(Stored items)
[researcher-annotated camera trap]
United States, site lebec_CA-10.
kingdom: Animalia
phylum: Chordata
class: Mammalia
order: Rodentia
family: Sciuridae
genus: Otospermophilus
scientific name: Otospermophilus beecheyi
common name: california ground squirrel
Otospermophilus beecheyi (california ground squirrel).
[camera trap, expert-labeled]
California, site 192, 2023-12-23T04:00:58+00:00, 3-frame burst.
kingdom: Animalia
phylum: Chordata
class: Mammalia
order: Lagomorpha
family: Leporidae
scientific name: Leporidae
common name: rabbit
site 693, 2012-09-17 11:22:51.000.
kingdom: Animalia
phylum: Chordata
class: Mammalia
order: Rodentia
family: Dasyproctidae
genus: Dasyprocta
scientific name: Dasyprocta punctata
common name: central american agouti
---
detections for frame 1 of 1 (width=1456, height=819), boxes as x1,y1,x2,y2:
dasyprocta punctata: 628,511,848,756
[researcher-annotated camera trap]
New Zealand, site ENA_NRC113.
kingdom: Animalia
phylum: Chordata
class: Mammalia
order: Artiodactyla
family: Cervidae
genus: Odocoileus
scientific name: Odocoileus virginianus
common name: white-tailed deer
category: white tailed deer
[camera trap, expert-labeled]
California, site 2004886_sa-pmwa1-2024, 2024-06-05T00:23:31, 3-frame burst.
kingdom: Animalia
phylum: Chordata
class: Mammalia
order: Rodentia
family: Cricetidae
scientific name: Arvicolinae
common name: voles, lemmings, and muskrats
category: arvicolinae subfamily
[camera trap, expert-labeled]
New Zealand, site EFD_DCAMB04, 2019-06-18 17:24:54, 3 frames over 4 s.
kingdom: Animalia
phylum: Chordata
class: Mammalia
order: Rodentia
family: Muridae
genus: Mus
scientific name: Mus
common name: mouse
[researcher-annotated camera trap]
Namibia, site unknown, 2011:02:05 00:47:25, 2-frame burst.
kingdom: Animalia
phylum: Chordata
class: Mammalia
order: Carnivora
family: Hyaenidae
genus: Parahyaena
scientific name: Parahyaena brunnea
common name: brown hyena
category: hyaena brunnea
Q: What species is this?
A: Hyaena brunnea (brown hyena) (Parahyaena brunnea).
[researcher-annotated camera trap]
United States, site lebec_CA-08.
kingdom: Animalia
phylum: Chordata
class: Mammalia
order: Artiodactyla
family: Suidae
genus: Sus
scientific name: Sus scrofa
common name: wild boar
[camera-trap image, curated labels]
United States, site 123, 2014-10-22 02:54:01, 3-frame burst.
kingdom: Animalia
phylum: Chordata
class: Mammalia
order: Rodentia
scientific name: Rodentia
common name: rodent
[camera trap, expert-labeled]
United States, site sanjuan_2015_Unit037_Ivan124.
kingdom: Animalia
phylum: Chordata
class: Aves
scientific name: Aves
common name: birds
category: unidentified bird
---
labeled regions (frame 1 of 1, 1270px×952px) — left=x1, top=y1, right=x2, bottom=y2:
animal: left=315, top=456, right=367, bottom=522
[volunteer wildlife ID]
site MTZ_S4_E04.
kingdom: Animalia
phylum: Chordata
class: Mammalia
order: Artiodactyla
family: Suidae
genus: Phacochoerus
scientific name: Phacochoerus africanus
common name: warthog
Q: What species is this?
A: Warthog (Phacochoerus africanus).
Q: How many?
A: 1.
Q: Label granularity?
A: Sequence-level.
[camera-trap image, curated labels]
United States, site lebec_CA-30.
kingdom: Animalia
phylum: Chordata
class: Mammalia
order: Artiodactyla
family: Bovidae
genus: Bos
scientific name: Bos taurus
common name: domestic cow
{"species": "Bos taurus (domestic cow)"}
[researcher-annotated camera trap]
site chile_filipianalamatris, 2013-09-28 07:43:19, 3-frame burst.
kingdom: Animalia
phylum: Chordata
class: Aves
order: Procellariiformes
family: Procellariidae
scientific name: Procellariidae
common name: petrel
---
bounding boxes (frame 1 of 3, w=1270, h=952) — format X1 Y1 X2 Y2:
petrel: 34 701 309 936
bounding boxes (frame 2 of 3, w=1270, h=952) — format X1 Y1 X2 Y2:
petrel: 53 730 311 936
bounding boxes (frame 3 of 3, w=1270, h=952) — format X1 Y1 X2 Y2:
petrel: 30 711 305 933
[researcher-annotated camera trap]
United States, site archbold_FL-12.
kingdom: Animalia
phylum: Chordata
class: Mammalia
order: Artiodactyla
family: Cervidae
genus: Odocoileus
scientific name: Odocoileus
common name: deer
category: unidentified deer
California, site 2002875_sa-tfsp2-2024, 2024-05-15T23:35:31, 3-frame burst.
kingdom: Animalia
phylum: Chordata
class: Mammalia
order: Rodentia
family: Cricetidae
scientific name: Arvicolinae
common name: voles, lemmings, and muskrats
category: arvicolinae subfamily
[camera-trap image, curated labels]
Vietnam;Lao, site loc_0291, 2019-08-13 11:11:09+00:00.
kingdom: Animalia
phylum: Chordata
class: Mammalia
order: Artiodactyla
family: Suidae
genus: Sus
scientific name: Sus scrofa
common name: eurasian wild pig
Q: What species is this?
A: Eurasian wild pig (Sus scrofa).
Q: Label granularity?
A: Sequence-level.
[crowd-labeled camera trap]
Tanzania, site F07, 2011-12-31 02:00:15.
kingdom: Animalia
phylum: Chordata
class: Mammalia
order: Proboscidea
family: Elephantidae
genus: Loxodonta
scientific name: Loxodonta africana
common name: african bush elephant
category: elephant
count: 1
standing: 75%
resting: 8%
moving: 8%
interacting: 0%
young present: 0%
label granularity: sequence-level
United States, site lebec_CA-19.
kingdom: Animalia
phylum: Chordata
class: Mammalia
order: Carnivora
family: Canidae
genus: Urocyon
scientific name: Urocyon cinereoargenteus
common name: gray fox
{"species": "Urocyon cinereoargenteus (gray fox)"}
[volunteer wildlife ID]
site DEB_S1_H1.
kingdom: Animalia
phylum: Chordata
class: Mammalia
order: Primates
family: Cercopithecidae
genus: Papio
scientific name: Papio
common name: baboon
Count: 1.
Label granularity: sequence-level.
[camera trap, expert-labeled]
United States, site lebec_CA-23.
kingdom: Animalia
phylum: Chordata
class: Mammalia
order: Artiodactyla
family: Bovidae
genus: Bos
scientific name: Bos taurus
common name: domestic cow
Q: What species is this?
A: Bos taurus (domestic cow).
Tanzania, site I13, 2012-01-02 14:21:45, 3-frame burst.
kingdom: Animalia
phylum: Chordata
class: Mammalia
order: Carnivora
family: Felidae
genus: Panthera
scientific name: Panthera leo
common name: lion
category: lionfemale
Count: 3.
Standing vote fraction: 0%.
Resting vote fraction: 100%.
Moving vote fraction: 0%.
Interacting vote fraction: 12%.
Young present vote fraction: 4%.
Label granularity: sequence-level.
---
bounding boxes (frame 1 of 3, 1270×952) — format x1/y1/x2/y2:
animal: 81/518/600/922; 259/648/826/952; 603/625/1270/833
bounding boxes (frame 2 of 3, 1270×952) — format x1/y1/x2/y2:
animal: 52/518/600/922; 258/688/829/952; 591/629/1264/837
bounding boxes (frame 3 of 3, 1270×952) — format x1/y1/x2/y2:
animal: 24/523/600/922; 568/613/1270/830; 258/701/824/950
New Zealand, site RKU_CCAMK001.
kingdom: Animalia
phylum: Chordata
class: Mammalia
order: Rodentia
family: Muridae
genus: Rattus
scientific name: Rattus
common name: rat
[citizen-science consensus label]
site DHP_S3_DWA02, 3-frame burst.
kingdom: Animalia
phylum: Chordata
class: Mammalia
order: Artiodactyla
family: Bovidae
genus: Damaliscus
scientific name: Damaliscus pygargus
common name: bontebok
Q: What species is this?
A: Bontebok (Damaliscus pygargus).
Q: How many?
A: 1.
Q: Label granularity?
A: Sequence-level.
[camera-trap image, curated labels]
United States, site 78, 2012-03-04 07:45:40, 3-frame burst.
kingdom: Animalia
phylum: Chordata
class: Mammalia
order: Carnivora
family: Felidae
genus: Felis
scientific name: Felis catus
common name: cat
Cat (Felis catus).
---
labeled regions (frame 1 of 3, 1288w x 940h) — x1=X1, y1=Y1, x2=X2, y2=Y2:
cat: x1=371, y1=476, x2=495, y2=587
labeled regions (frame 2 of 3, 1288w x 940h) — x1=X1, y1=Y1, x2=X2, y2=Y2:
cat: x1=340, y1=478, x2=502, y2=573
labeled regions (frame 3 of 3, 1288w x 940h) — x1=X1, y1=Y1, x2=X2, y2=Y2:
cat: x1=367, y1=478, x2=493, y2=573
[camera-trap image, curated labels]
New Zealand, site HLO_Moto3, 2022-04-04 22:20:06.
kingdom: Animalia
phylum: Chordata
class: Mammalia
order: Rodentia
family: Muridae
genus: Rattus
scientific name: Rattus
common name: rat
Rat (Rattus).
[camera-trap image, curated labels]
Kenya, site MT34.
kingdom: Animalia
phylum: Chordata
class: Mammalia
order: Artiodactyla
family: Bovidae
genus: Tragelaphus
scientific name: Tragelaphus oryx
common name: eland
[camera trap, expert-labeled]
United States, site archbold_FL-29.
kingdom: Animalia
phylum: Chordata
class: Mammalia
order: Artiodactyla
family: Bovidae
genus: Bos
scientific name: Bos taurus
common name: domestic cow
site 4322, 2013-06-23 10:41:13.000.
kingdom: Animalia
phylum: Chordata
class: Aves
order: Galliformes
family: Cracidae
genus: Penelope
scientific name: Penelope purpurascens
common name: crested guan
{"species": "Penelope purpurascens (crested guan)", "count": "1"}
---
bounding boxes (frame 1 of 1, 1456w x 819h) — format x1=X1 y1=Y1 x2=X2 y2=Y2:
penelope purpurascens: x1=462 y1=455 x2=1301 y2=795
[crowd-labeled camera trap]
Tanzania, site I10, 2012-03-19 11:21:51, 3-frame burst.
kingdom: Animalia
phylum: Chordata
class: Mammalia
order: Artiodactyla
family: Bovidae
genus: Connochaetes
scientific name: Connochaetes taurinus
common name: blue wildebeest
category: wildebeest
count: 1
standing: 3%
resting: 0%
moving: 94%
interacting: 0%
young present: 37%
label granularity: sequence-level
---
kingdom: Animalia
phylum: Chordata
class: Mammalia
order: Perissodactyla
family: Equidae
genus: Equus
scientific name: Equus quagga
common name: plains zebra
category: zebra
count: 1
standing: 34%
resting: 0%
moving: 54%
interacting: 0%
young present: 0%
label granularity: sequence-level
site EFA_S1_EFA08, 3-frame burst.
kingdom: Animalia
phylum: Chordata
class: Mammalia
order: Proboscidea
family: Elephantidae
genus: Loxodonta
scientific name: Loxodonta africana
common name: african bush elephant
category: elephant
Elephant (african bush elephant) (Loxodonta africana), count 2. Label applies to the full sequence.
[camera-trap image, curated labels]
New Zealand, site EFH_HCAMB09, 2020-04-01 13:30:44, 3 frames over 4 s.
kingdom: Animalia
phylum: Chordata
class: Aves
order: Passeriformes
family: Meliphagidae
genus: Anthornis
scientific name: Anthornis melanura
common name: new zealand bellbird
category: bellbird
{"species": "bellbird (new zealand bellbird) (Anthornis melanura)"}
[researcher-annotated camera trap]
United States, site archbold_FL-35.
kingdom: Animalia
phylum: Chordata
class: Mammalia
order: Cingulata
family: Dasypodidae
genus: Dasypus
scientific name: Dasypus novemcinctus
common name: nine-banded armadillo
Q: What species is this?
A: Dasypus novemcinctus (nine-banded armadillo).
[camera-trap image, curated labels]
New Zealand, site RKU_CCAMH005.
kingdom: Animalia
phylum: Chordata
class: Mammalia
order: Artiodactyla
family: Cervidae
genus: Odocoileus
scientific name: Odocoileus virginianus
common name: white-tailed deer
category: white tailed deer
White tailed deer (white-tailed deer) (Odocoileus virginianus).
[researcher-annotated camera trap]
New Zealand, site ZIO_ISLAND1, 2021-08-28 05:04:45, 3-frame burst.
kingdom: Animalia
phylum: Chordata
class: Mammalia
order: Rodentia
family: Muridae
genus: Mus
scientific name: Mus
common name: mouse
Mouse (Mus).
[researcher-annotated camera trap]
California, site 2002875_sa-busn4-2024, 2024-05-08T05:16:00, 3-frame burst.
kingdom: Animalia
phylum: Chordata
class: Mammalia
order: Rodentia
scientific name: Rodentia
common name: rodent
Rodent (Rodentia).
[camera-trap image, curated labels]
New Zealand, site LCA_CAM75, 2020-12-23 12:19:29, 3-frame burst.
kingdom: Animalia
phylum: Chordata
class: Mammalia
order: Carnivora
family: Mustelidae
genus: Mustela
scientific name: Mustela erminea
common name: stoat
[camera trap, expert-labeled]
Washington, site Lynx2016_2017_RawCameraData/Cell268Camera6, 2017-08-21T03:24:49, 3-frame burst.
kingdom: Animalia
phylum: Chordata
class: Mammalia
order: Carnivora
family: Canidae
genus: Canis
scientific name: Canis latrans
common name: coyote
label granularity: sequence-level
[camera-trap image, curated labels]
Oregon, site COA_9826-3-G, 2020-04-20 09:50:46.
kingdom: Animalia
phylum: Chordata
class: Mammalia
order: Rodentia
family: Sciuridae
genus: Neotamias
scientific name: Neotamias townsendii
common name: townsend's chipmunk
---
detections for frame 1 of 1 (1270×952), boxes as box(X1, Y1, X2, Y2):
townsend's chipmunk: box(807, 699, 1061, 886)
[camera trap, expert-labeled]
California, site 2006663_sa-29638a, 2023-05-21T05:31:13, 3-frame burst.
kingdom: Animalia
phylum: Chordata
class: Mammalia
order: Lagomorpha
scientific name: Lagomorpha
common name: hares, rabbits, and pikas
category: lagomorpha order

Exercise goal
Copy the records above exactly, from the first line through the line containing "scientific name: Otospermophilus beecheyi", and include nothing else.

Task solution
[researcher-annotated camera trap]
United States, site lebec_CA-10.
kingdom: Animalia
phylum: Chordata
class: Mammalia
order: Rodentia
family: Sciuridae
genus: Otospermophilus
scientific name: Otospermophilus beecheyi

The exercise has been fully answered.